KM: I'm not great at telling people when I'm bad. I'm really great at telling them after the fact. I'm like, ‘So that was really hard last month,’ but I'm not great at telling them at the time. I still think ‘I'm going to get through this’ and I think it's probably an idea of control like, ‘I can do this, I can get through this.’ And I hide it, because I think I can manage it on my own. I should be better at just telling somebody I'm having a hard time and telling the people I love. I think that they can't see it. But of course, they can. I don't want to worry my family because I'm so far away, and I know my friends have their own things and I don't want to add to it. I think that I get stuck thinking I’m adding to other people’s problems — but that’s not the case.
IDM: Let’s say you’re having a really bad day, you just wake up and you know that you aren't feeling right. What is the first thing that you do to try and get your mental health back in a good space?
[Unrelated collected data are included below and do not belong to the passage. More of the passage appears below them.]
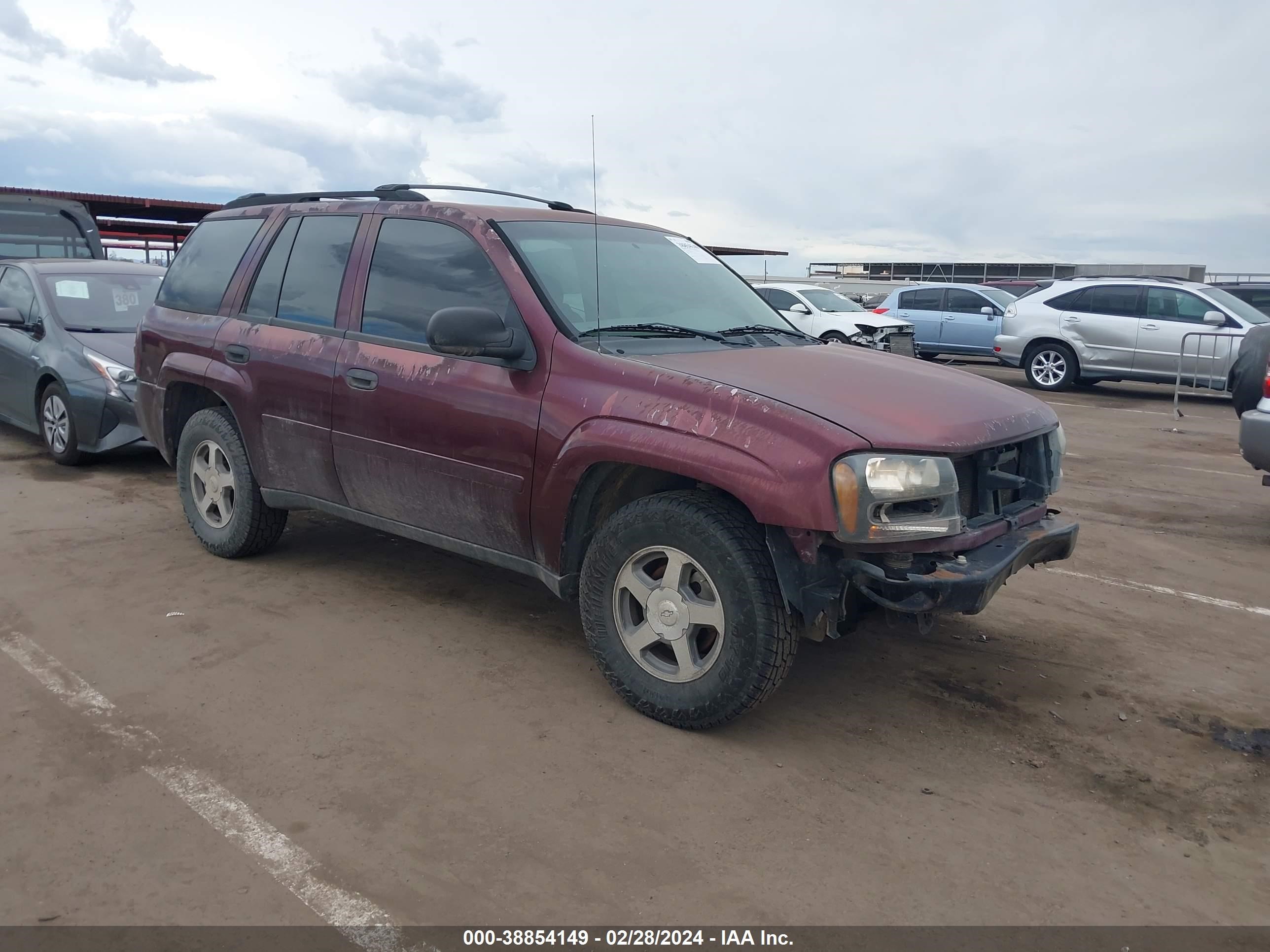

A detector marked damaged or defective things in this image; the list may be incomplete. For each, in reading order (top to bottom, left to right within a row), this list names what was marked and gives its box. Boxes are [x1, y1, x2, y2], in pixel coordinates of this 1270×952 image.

damaged chevrolet trailblazer [134, 186, 1073, 729]
cracked headlight housing [832, 455, 962, 544]
missing front bumper [848, 512, 1073, 619]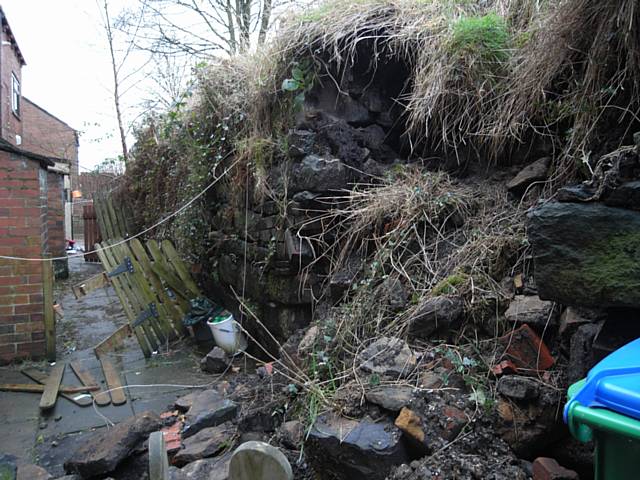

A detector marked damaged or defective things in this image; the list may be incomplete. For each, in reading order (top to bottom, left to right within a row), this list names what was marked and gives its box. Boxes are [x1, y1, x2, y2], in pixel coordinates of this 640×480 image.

broken brick [498, 324, 552, 374]
broken brick [528, 456, 580, 478]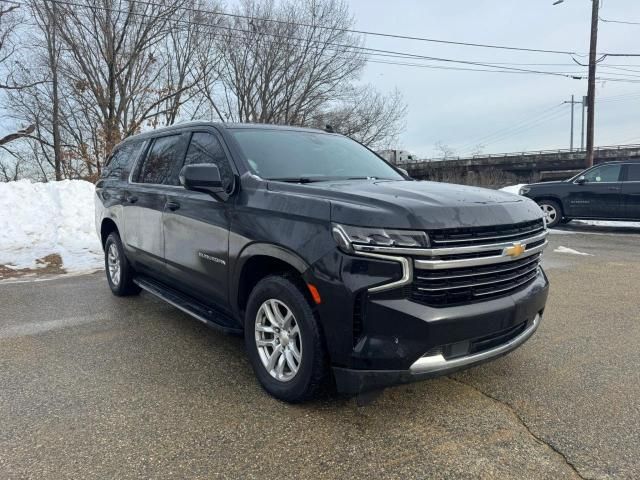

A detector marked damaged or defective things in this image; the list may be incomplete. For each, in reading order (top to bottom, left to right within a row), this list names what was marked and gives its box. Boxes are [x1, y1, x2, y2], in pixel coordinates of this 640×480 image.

cracked pavement [0, 223, 636, 478]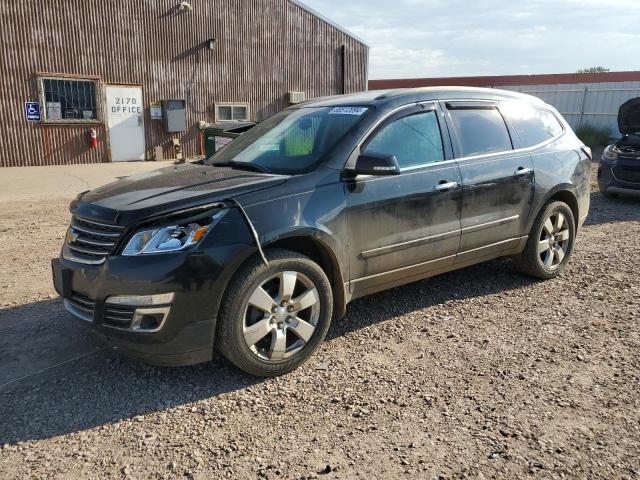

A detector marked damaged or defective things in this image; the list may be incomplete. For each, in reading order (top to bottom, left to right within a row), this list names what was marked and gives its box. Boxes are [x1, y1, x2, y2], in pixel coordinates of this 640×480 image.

dented hood [616, 97, 640, 134]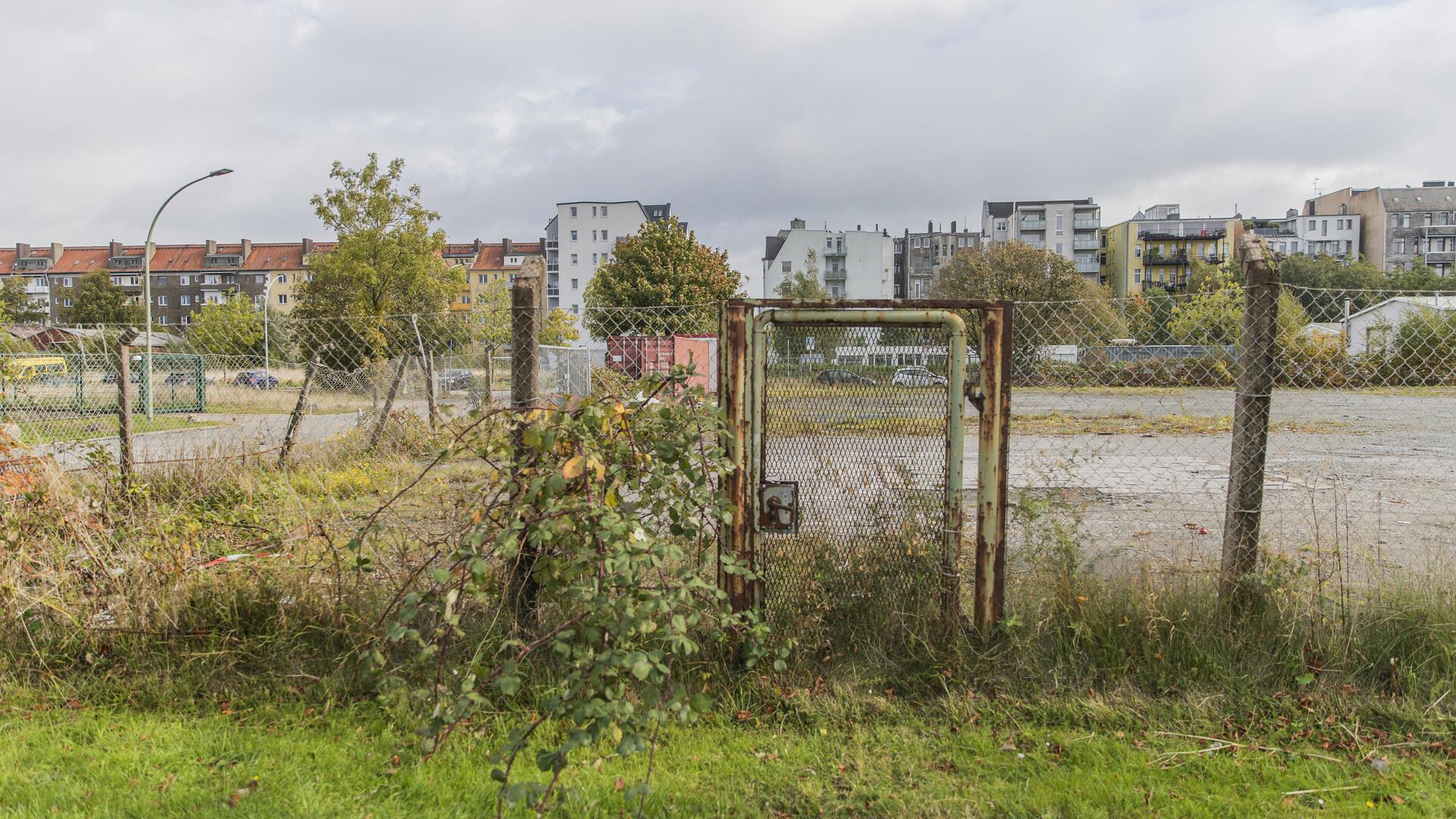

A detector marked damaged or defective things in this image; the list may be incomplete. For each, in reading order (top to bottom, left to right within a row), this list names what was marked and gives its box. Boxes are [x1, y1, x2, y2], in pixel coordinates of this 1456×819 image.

rusty chain-link gate [719, 300, 1013, 634]
corroded metal fence [719, 300, 1013, 634]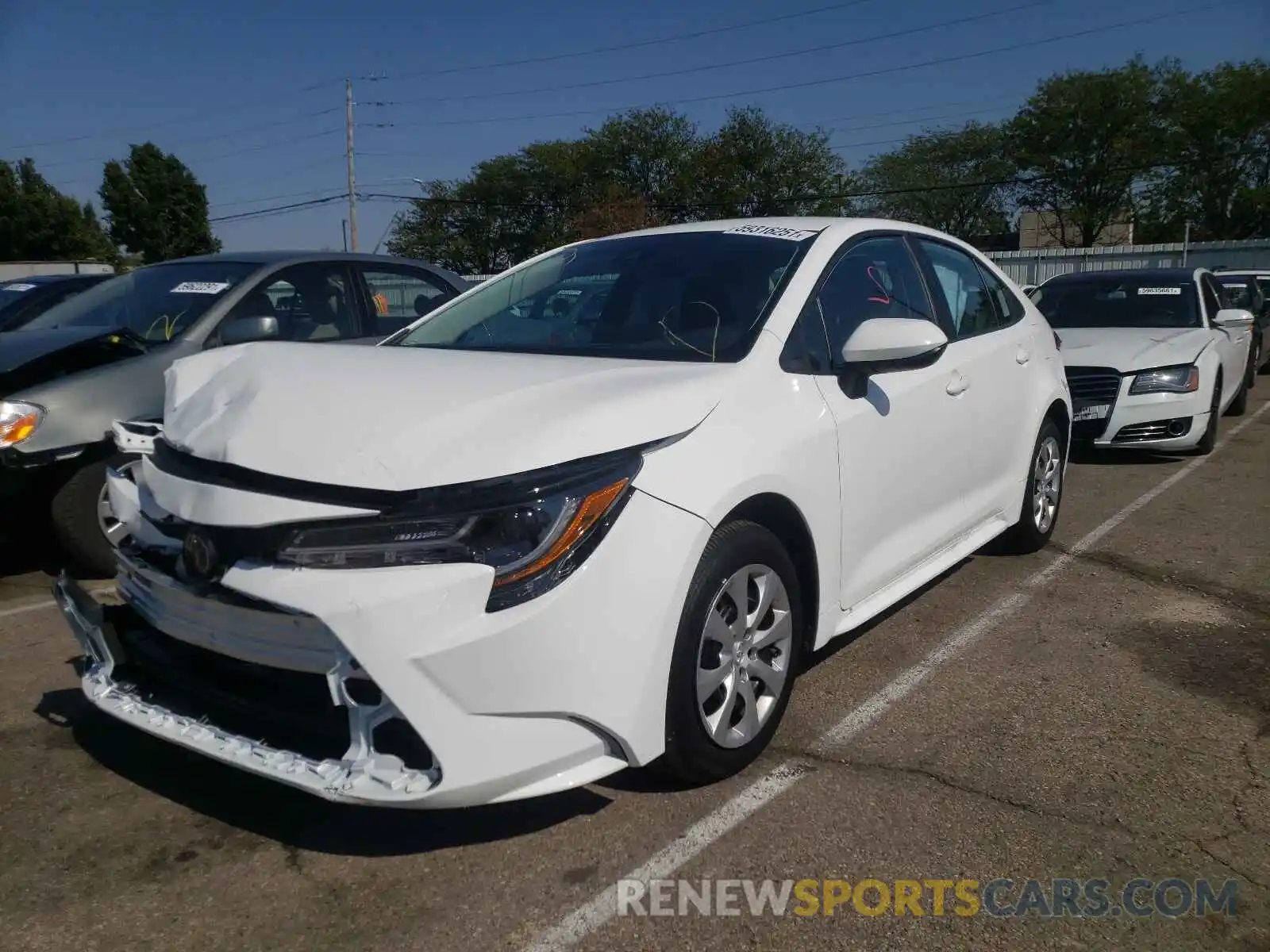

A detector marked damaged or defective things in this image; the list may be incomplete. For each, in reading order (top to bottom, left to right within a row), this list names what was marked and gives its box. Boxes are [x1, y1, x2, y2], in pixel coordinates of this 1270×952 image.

crumpled hood [160, 343, 737, 492]
crumpled hood [1051, 327, 1209, 373]
detached bumper piece [56, 571, 447, 807]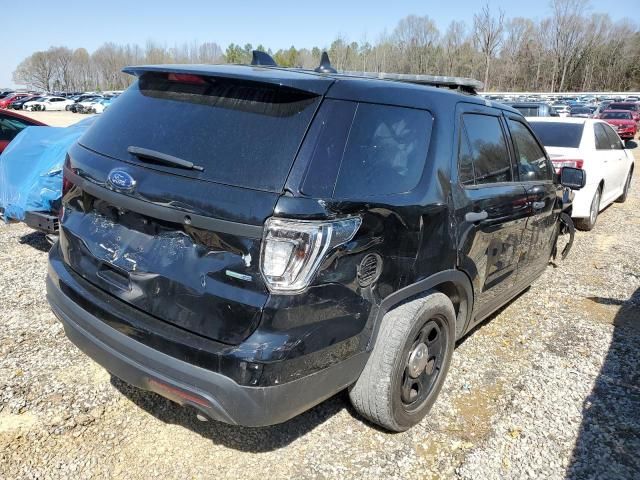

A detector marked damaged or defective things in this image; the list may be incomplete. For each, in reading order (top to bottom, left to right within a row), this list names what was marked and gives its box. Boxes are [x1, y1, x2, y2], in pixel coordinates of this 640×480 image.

damaged rear bumper [45, 246, 368, 426]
KM: I've had some bad times where getting out of bed is very hard. I always think that you have to count even the littlest things as wins because some days, getting out of bed and having a shower, and getting dressed is a win. You can't diminish how hard it was to do that and the achievement that you've done it. So I think the first thing I always do is count any achievement as a win. For me it’s giving myself a break and going, ‘You know, these things are hard but you're still doing them and that's good.’ It's the small things. It's getting up every day and getting dressed and making my bed. And I build up from that. Anybody who suffers from depression knows that some days are easier and then some days are harder. You don't know what you're dealing with on any given day until you're dealing with it. So some days I'm like, ‘Everything's great, and I can go see my friends and have them over for dinner’. And other days I'm like, ‘It's going to be hard to even have a shower today.’
I made a rule for myself when I was younger that I have to interact with a person once a day. It didn't matter who it was, and it didn't matter what it was. It didn't matter if it was going out to get a cup of coffee. I just needed to speak to another person every day. Interacting with people was a big one for me because if you leave me on my own, when I'm in a dark place, I will stay in my bed and I won't leave. That was one of the reasons I ended up getting a dog. When you have a dog, people are so positive and so happy when they see you. They'll stop and talk to you, but they'll talk to you about the dog. So it's easy to be happy when you're not having to answer questions about yourself. And it's literally the most positive interaction.
IDM: So does it come naturally to prioritize your mental health? Or do you think you still just really have to work on it?
KM: No, it doesn't come naturally. I have to try very hard at it. I figured out what works for me and it's so ingrained in me now, but it took me a long time to get there. I am not naturally somebody who is good at looking after themselves and good at taking stock of the things that are weighing on me. So it's something I've had to learn and it's something that I still continue to have to learn because there are times where I'm like, ‘I've got this down, it's great.’ And then I'm like, ‘Oh shit. No, I'm not managing this at all.’
One thing I will say is that there are very few things in my life that cannot be fixed by a good book and a cup of tea. And sometimes it's the simplest of things that will take you out of yourself and make you feel better. There's so much, especially with social media, of other people telling you what works for them and there can be such pressure to think that what works for them will work for you. But we're all individuals. We all have individual needs. And it took me many years to be okay with that. My individual needs weren't necessarily what everybody else's were.